Give back every entry below, exactly as written.
════════
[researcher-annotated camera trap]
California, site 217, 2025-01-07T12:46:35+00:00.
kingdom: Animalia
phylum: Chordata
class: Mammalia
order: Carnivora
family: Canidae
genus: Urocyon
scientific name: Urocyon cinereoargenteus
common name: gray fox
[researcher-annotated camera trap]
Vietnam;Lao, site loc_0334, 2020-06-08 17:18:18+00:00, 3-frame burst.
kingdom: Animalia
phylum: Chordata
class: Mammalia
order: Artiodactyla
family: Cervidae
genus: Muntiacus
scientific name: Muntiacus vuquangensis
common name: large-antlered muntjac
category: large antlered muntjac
════════
**Response below**
[researcher-annotated camera trap]
California, site 217, 2025-01-07T12:46:35+00:00.
kingdom: Animalia
phylum: Chordata
class: Mammalia
order: Carnivora
family: Canidae
genus: Urocyon
scientific name: Urocyon cinereoargenteus
common name: gray fox
[researcher-annotated camera trap]
Vietnam;Lao, site loc_0334, 2020-06-08 17:18:18+00:00, 3-frame burst.
kingdom: Animalia
phylum: Chordata
class: Mammalia
order: Artiodactyla
family: Cervidae
genus: Muntiacus
scientific name: Muntiacus vuquangensis
common name: large-antlered muntjac
category: large antlered muntjac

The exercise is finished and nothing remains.